* _Selected passage_:
Ed Hoskins' pseudo-scientific claptrap


Ed's article is all over the place like a dog's breakfast, but his main very wrong message is that CO2 can rise to 1000 ppm without any bad consequences. That's just not so.

Ed's argument is that because the effect of CO2 on temperature is logarithmic, it will only have a tiny impact as it increases. The first part is true. The relationship is logarithmic. However the second part is relative. What might seem a "tiny impact" for, say, a diurnal temperature variation would have an enormous impact if it were an increase in average surface temperature over the entire world. From our perspective, the impact on climate and ocean acidification and rising sea levels will be hugely damaging as more and more CO2 is emitted.


A rise in atmospheric CO2 from pre-industrial times (say 280 ppm) to 1000 ppm would mean an increase of 3.5 times. That would mean a rise in global surface temperature of somewhere between around 2.8°C and 8°C degrees or more.

According to an analysis by Steven C. Sherwood and Matthew Huber, a rise of 7°C in average surface temperature would result in a wet bulb temperature of more than 35°C in much of the world, which would stretch our physiological limits beyond tolerance. We wouldn't be able to maintain our core body temperature and would overheat. People die from heat stroke every year as it is, without a wet bulb temperature of 35°C. We cannot survive temperatures above a certain level and humidity. We can't sweat it out.


Ed Hoskins misrepresent the science


I wondered how Ed Hoskins came up with his magical thinking. He went back to the third assessment report of the IPCC for some reason, back thirteen years to 2001.  He wrote:
IPCC Published reports, (TAR3), acknowledge that the effective temperature increase caused by growing concentrations of CO2 in the atmosphere radically diminishes with increasing concentrations. This information has been presented in the IPCC reports. It is well disguised for any lay reader, (Chapter 6. Radiative Forcing of Climate Change: section 6.3.4 Total Well-Mixed Greenhouse Gas Forcing Estimate) [1]. It is a crucial fact, but not acknowledged in the IPCC summary for Policy Makers[2].

He thinks that something "is well disguised".  Well, it looks as if it is so "well-disguised" that Ed himself cannot understand it. Thing is, it doesn't "radically diminish". He wrote about the IPCC publishing views about the effect of CO2 up to 1000 ppm, but doesn't show it. Instead he shows charts from denier Steve Milloy who admits that what he writes is junk science. (That's the name of his blog.)

* _Exercise 1_: In the critique of Ed Hoskins, how much would global surface temperature rise if atmospheric CO2 went from 280 ppm to 1000 ppm?
* _Exercise 2_: Extract a section of the critique of Ed Hoskins word for word. Begin at the words that have "Ed Hoskins' pseudo-scientific", and stop after "CO2 is emitted.".

* _Source material_:
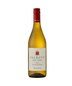 Talbott Kali Hart Chardonnay Monterey County 750ml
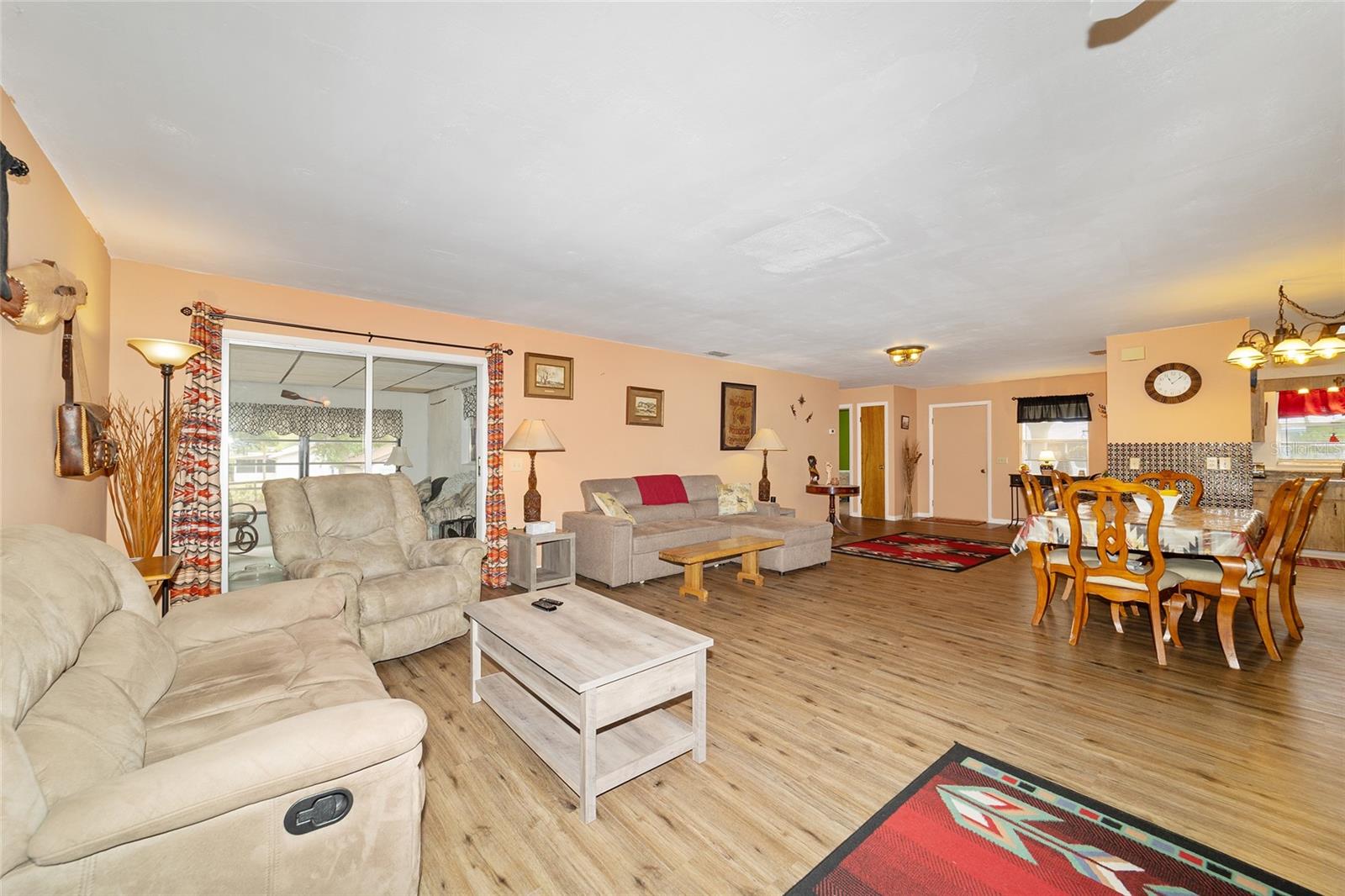 17440 SE 18TH ST, SILVER SPRINGS, FL, 34488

* _Task output 1_: Somewhere between around 2.8°C and 8°C or more.

* _Task output 2_:
Ed Hoskins' pseudo-scientific claptrap


Ed's article is all over the place like a dog's breakfast, but his main very wrong message is that CO2 can rise to 1000 ppm without any bad consequences. That's just not so.

Ed's argument is that because the effect of CO2 on temperature is logarithmic, it will only have a tiny impact as it increases. The first part is true. The relationship is logarithmic. However the second part is relative. What might seem a "tiny impact" for, say, a diurnal temperature variation would have an enormous impact if it were an increase in average surface temperature over the entire world. From our perspective, the impact on climate and ocean acidification and rising sea levels will be hugely damaging as more and more CO2 is emitted.